WWII combat veteran and longtime senator Bob Dole passes away

WWII combat veteran and longtime senator Bob Dole passes away

World War II combat veteran Bob Dole died Dec. 5 at age 98.

Dole was diagnosed with stage four lung cancer earlier this year, according to the Elizabeth Dole Foundation, which announced his passing.

“It is with heavy hearts we announce that Sen. Robert Joseph Dole died early this morning in his sleep,” the foundation said on Twitter.

“Today we not only lost a great Legionnaire, but America has lost an iconic statesman and tireless veterans advocate,” American Legion National Commander Paul E. Dillard said. “Bob Dole distinguished himself in combat long before becoming one of the most respected voices in Congress. His leadership and determination led to the construction and dedication of the National World War II Memorial.  America is a better country as a result of this great patriot’s service. Our condolences to his wife, Elizabeth, his family and many friends.”

In 1997, Dole received The American Legion's Distinguished Service Medal. In presenting the award, National Commander Joseph J. Frank called him "an avid and ardent supporter of America's veterans."

Accepting the honor, Dole said, "Whether you served in World War I or II, or in Korea, or in Vietnam or Lebanon or Grenada, Panama or the Gulf, we will never forget our responsibility to those who have worn the uniform at home or abroad in service to our great nation."

As co-chairman of the campaign to build a national World War II memorial, Dole thanked Legionnaires for their contribution to the effort. The memorial was dedicated in 2004.

"Just as the Legion has been united in the support of the memorial, the effort behind the war was a tremendous coming together of Americans from all walks of life. It was the collective spirit which made us victorious," Dole said.

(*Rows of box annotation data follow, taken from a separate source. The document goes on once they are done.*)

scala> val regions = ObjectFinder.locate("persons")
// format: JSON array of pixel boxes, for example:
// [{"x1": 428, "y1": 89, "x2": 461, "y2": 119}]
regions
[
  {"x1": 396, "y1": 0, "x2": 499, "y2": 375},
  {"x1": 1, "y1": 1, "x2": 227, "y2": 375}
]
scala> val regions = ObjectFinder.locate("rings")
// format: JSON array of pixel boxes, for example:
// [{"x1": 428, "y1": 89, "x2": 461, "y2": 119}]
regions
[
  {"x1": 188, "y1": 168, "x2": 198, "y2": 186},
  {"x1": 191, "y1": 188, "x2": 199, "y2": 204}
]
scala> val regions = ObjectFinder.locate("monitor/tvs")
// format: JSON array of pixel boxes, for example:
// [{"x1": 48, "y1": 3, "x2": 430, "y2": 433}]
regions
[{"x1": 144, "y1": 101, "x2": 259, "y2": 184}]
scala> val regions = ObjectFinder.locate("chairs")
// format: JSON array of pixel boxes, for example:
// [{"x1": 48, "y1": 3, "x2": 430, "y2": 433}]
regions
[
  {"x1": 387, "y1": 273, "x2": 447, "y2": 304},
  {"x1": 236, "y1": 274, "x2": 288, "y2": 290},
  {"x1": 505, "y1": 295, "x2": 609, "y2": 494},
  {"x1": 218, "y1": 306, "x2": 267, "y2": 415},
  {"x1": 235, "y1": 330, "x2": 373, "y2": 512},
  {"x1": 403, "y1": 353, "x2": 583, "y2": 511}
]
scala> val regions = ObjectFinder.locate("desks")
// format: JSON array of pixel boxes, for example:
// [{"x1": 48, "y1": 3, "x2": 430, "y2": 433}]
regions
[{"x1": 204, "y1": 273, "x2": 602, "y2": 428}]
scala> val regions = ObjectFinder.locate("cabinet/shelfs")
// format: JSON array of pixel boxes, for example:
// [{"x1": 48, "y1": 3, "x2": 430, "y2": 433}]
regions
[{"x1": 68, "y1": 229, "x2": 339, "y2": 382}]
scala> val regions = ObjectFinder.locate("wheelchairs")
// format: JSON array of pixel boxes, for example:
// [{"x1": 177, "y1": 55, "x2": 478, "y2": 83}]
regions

Dole registered for the Army in 1942 and was a second lieutenant. He suffered combat injuries that left his right arm paralyzed, prompting him to carry a pen in his right hand so others wouldn't reach to shake it. He received the Bronze Star.

His illustrious political career began in 1950 when he won election to the Kansas House. A decade later, he was elected to the U.S. House of Representatives, serving until 1969, when he moved to the Senate. Dole served there until 1996, when he resigned to run for the presidency on the GOP ticket.

As a presidential candidate in 1996, Dole presented a U.S. Flag to The American Legion as he addressed delegates at the 78th National Convention of The American Legion. “On this past Memorial Day, when I knew I might be leaving the Senate, I asked that about a half dozen flags be flown over the Capitol of the United States in honor of the men and women of The American Legion,” Dole said. “After flying over one of America’s landmarks of freedom, I can’t imagine a better place for it to fly than over another landmark of freedom – The American Legion National Headquarters.”

Flags at the Capitol will fly at half-staff in honor of Dole, House Speaker Nancy Pelosi’s office said Sunday.